After a couple of internal developers meetings, we came up with some bash aliases that developers only have to setup once.
# If you are on a Mac. alias dc='docker-compose -f docker-compose.osx.yml' # If you are running Linux. alias dc='docker-compose -f docker-compose.linux.yml'
A developer can then run all the usual Docker Compose commands with the shorthand
dc command eg.
dc up -d
This also keeps the command
docker-compose available if a developer is using an external project.
The following solution has also provided us with a consistent configuration fallback for local development.
We leverage this in multiple places in our
settings.php, here is 1 example:
$databases['default']['default']['host'] = getenv("DB_HOST") ?: '127.0.0.1';
- Dev / Stg / Prod environments set the DB_HOST environment variable
- Local is always the fallback (127.0.0.1)

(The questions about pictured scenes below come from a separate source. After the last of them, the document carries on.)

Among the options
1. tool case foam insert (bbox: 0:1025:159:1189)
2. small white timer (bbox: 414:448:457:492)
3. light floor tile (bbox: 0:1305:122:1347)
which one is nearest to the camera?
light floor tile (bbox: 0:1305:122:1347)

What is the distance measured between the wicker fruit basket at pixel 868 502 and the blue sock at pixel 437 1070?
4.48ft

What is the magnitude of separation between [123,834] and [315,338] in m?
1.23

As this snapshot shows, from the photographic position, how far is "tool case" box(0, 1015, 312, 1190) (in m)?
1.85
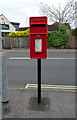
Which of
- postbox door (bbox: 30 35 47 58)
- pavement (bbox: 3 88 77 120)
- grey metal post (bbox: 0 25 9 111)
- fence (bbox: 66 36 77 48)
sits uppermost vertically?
fence (bbox: 66 36 77 48)

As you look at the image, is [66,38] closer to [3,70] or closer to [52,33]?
[52,33]

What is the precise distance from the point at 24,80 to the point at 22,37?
11.4 m

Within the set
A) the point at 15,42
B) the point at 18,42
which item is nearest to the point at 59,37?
the point at 18,42

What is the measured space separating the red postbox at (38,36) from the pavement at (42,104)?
1.20 meters

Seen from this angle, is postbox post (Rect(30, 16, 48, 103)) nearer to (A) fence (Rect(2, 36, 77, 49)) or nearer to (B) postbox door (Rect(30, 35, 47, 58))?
(B) postbox door (Rect(30, 35, 47, 58))

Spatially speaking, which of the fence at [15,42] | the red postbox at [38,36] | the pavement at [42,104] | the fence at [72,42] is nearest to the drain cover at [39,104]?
the pavement at [42,104]

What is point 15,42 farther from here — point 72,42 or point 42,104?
point 42,104

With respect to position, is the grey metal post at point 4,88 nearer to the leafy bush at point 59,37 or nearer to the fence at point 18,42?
the leafy bush at point 59,37

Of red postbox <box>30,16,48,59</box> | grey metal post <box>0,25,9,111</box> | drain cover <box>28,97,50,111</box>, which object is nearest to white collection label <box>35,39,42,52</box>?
red postbox <box>30,16,48,59</box>

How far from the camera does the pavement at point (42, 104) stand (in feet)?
8.02

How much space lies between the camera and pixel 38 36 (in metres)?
2.40

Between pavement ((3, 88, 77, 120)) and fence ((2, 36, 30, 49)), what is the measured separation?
12248mm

While the solution may have required a deeper knowledge of the Linux Kernel, it has yielded us a much simpler solution for developers.
How have you managed Docker local dev networking? Let me know in the comments below.
Thanks for the write-up! Cleared some confusion up for me!
Interesting stuff.. I have a similar one here https://github.com/heykarthikwithu/docker-drupal
Great Work. But it, doesn't not work when we have multiple containers are interconnected.